_YOUR GOAL:_
Check every line below for the word "table" and give only the number of lines where it appears.

___ DATA SHOWN ___

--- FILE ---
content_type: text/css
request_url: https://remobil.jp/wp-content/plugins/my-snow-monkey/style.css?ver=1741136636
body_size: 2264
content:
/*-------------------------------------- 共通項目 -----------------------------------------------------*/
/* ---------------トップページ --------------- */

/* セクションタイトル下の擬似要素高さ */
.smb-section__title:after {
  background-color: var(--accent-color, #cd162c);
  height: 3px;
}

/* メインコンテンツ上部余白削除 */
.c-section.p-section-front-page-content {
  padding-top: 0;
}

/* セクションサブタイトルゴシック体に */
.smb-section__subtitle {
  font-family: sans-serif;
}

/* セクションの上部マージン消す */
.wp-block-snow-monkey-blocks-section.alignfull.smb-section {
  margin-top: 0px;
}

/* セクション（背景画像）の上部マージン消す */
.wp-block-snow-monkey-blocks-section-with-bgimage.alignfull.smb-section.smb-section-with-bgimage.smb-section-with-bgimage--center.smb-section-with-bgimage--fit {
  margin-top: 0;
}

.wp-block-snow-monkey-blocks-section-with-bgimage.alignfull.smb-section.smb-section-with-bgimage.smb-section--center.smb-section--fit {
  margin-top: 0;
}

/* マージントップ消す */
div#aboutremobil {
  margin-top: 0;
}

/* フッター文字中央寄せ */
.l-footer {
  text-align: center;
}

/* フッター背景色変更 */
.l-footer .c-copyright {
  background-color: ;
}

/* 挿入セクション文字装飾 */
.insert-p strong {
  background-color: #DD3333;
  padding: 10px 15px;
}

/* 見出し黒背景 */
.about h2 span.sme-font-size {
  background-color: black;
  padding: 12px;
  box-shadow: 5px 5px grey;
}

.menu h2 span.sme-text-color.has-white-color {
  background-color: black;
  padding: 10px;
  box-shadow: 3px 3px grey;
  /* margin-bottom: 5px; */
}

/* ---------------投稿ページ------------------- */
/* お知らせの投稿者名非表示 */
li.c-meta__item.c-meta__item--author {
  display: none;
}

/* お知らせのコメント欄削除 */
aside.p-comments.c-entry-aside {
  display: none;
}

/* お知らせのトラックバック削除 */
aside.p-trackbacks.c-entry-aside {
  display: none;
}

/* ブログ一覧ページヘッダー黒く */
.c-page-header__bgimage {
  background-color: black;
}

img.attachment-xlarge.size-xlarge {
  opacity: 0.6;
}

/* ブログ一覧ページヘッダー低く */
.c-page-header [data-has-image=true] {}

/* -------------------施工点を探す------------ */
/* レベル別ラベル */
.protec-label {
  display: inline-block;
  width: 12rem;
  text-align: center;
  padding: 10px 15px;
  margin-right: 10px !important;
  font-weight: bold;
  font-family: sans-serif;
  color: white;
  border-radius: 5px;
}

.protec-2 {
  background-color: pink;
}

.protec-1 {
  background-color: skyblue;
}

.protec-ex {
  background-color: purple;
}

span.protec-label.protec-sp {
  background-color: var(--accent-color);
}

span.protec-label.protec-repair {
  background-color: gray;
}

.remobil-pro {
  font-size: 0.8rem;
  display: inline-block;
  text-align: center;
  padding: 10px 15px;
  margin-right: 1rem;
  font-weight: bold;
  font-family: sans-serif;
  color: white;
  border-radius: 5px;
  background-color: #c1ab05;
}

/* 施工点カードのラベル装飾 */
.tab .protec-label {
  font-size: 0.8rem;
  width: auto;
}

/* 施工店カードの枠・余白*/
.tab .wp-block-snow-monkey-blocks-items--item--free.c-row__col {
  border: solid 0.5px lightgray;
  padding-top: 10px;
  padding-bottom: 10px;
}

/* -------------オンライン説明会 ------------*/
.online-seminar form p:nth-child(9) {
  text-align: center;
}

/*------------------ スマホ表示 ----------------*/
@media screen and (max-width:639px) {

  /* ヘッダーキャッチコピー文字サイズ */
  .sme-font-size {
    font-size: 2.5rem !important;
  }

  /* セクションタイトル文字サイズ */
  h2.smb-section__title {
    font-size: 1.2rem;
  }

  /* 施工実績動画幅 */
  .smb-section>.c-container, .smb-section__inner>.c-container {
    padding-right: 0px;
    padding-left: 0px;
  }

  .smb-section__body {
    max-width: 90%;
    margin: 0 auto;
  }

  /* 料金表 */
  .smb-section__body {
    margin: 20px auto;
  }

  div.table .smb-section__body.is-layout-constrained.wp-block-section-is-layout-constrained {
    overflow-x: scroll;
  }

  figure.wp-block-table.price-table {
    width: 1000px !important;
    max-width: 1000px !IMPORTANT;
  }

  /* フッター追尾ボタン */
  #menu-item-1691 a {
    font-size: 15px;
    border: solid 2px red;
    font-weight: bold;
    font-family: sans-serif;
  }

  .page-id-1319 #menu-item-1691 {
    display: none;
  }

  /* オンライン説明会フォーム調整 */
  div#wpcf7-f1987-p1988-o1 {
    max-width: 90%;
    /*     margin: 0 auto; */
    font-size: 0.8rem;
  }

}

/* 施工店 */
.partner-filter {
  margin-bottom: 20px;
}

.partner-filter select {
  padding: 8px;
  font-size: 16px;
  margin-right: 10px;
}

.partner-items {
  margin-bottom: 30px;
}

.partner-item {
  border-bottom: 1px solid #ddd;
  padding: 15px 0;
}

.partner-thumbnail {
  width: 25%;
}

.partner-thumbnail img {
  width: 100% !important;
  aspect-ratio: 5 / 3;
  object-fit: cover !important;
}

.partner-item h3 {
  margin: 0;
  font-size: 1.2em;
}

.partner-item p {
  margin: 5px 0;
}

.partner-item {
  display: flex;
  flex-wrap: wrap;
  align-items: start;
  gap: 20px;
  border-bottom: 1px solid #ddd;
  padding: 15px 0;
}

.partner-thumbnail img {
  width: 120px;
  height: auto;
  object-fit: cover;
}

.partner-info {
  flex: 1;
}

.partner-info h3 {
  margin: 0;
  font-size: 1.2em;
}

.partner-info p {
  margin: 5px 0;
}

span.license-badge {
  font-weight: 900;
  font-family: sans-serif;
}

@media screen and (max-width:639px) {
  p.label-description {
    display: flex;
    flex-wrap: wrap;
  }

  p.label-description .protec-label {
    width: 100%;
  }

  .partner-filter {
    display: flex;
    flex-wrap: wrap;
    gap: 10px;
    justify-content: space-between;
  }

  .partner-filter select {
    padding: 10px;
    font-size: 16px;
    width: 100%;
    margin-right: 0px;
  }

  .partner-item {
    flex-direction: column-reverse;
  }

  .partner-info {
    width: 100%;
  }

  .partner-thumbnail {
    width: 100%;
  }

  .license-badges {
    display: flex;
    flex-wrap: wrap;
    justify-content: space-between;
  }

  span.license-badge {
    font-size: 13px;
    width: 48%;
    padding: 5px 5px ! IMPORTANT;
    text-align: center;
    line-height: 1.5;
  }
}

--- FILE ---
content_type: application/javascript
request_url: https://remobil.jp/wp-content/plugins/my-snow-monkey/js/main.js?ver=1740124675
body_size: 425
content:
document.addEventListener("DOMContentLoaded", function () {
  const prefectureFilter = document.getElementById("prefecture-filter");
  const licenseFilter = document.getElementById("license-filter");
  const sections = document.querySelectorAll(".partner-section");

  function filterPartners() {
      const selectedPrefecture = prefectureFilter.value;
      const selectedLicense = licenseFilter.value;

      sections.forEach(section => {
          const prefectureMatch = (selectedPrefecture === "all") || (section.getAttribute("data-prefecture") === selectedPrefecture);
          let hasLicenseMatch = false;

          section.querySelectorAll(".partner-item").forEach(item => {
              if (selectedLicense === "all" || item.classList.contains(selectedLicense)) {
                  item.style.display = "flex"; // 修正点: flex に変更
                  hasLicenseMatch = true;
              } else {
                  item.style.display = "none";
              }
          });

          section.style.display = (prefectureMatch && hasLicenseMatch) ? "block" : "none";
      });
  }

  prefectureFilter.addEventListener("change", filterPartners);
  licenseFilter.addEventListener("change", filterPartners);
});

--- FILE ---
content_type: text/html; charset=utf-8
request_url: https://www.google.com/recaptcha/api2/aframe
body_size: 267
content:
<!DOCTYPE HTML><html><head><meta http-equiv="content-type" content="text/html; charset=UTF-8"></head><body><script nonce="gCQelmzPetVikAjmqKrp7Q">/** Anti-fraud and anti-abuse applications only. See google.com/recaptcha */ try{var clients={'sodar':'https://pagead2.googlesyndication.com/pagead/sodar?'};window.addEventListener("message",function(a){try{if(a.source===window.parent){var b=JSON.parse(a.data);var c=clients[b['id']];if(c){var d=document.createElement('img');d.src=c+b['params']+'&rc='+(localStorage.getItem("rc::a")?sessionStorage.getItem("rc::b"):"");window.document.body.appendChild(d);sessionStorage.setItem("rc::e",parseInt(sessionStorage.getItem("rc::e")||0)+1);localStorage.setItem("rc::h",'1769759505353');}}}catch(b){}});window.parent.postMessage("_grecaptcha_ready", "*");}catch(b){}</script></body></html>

___

_RESPONSE BELOW:_
2